Remembering Pat Tillman, a Hero on and off the Field

Tommy Switzgable ’15
EE Staff Writer

As we transition from October to November, we forget about Halloween, tricks, and treats, and start to look forward to the elements of turkey, family, and especially Veterans. Veterans Day is one of America’s proudest holidays, as we remember those who fought for our country and risked their lives for our freedom. When this day comes around, the mind of a true football fan immediately jumps to the story of the beloved Pat Tillman.
Patrick Daniel Tillman was born in San Jose, California on November 6th, 1976. An exceptional athlete, Tillman grew to be the star of Leland High School’s football team, leading them to a California state championship, and receiving a full football scholarship to Arizona State University. Known for his fearlessness on the field, Tillman started all four years for the Sun Devils, leading them to a Rose Bowl Game and becoming the Pac-10’s defensive player of the year in 1997.
On April 19th, 1998, Tillman experienced what every boy in the United States dreamed of; the Arizona Cardinals selected him with the 226th pick in the 1998 NFL draft. In the NFL, Tillman moved from the comfort of linebacker, in which he played in college, to safety. As a rookie he started 10 games out of the 16 played throughout an NFL season, which is unheard of for a 7th round draft pick. Throughout his 4 year NFL career with the Cardinals, Tillman recorded a total of 238 tackles, 2.5 sacks, 3 interceptions, and a forced fumble.
Eight long and confusing months after the September 11th attacks which shook America, Tillman made a decision that caused everyone in the NFL to stop dead in their tracks; Pat Tillman turned down a 3-year $3.6 million contract from the Cardinals to enlist in the US Army, showing an astonishing loyalty to his country. Tillman and his brother Kevin, a promising pitcher for the Cleveland Indians, began their training at Fort Lewis, months before being deployed to Iraq.

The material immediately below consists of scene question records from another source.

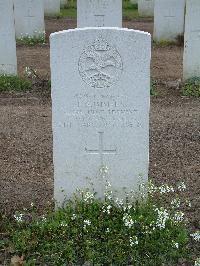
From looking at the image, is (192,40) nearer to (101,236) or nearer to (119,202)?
(119,202)

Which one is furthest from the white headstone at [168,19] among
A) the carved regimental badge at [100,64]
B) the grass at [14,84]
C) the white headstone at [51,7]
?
the carved regimental badge at [100,64]

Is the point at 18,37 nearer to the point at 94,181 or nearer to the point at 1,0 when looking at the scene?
the point at 1,0

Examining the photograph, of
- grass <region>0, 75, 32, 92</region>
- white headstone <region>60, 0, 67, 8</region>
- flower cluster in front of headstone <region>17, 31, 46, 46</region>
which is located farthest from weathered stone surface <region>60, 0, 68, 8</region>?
grass <region>0, 75, 32, 92</region>

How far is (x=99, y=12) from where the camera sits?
29.9 ft

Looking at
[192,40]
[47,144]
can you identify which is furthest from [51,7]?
[47,144]

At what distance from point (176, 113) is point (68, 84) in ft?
11.8

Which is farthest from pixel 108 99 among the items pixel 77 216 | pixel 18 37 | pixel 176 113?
pixel 18 37

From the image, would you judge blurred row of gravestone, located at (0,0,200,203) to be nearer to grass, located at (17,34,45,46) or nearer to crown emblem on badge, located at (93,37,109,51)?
crown emblem on badge, located at (93,37,109,51)

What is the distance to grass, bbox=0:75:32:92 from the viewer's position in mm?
8570

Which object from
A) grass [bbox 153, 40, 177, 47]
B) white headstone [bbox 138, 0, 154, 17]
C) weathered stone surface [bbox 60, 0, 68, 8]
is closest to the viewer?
grass [bbox 153, 40, 177, 47]

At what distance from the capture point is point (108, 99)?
4.17 meters

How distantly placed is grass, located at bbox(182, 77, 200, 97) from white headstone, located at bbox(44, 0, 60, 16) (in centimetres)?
844

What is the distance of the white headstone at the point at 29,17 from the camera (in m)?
12.4

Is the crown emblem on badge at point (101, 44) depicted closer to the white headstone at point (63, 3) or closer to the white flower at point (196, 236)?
the white flower at point (196, 236)
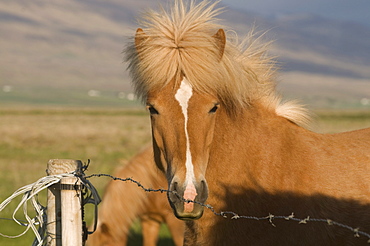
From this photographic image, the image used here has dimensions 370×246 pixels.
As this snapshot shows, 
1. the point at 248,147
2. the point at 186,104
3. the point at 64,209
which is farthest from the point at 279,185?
the point at 64,209

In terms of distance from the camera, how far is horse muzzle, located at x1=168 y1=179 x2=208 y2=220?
9.70 ft

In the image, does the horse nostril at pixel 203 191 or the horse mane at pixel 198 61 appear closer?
the horse nostril at pixel 203 191

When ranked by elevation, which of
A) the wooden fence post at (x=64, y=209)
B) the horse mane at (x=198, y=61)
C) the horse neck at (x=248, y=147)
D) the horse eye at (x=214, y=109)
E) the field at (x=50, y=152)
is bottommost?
the wooden fence post at (x=64, y=209)

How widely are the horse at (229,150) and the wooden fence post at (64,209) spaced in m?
0.70

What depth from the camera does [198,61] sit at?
3371 mm

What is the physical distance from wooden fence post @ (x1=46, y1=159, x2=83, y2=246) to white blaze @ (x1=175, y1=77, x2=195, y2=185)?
2.58ft

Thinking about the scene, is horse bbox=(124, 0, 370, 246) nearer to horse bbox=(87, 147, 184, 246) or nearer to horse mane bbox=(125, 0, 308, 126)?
horse mane bbox=(125, 0, 308, 126)

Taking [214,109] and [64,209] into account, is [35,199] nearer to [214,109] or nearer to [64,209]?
[64,209]

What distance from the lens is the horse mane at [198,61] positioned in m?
3.37

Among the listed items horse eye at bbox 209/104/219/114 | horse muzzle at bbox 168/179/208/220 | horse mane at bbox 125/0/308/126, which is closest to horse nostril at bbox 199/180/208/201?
horse muzzle at bbox 168/179/208/220

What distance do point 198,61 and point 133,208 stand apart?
3088 mm

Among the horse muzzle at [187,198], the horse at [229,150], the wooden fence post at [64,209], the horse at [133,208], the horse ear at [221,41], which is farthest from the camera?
the horse at [133,208]

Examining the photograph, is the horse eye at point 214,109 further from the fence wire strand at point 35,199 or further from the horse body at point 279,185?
the fence wire strand at point 35,199

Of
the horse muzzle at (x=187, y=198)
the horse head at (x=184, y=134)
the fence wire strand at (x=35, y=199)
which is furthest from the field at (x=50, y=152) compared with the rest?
the fence wire strand at (x=35, y=199)
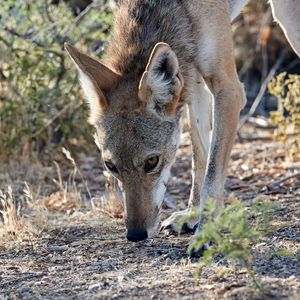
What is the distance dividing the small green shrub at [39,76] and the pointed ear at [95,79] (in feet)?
9.60

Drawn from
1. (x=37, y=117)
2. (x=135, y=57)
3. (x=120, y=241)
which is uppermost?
(x=135, y=57)

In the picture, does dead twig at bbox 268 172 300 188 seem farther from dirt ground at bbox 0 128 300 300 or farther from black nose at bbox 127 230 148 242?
black nose at bbox 127 230 148 242

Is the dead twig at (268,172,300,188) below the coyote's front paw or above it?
above

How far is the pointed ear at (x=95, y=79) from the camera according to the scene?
5500mm

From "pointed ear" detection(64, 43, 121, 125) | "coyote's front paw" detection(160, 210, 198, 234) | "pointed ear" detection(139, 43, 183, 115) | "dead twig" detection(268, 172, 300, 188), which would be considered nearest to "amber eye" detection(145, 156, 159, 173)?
"pointed ear" detection(139, 43, 183, 115)

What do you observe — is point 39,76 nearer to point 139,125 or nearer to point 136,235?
point 139,125

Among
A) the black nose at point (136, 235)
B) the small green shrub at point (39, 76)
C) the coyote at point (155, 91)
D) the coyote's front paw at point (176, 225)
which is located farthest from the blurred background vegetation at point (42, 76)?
the black nose at point (136, 235)

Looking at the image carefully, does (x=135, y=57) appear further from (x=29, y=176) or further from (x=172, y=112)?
(x=29, y=176)

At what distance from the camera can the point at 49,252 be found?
226 inches

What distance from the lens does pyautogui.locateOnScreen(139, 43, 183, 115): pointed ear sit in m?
5.27

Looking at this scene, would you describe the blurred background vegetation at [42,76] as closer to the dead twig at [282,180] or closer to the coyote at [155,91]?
the dead twig at [282,180]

On April 24th, 2002, a little after the 5 year anniversary of his NFL Draft Day, Pat Tillman, was tragically killed by friendly fire in Afghanistan. It rained in Phoenix that day, fittingly, as the city wept for the loss of a true leader on and off the field. Tillman was posthumously awarded the Purple Heart Award for the sacrifices he made to instill freedom in his country. The Arizona State Sun Devils and Arizona Cardinals also made it their priorities to retire Pat Tillman’s #42 and #40, respectively.
His military uniform resides in the Pro Football Hall of Fame in Canton, Ohio where it will stand the test of time. I remember seeing it as a young boy and understanding the courage that he brought to the gridiron, and the courage that he brought to the battlefield.
Although the stories of every Veteran differ, their loyalty and sacrifices to this country deserve our highest admiration.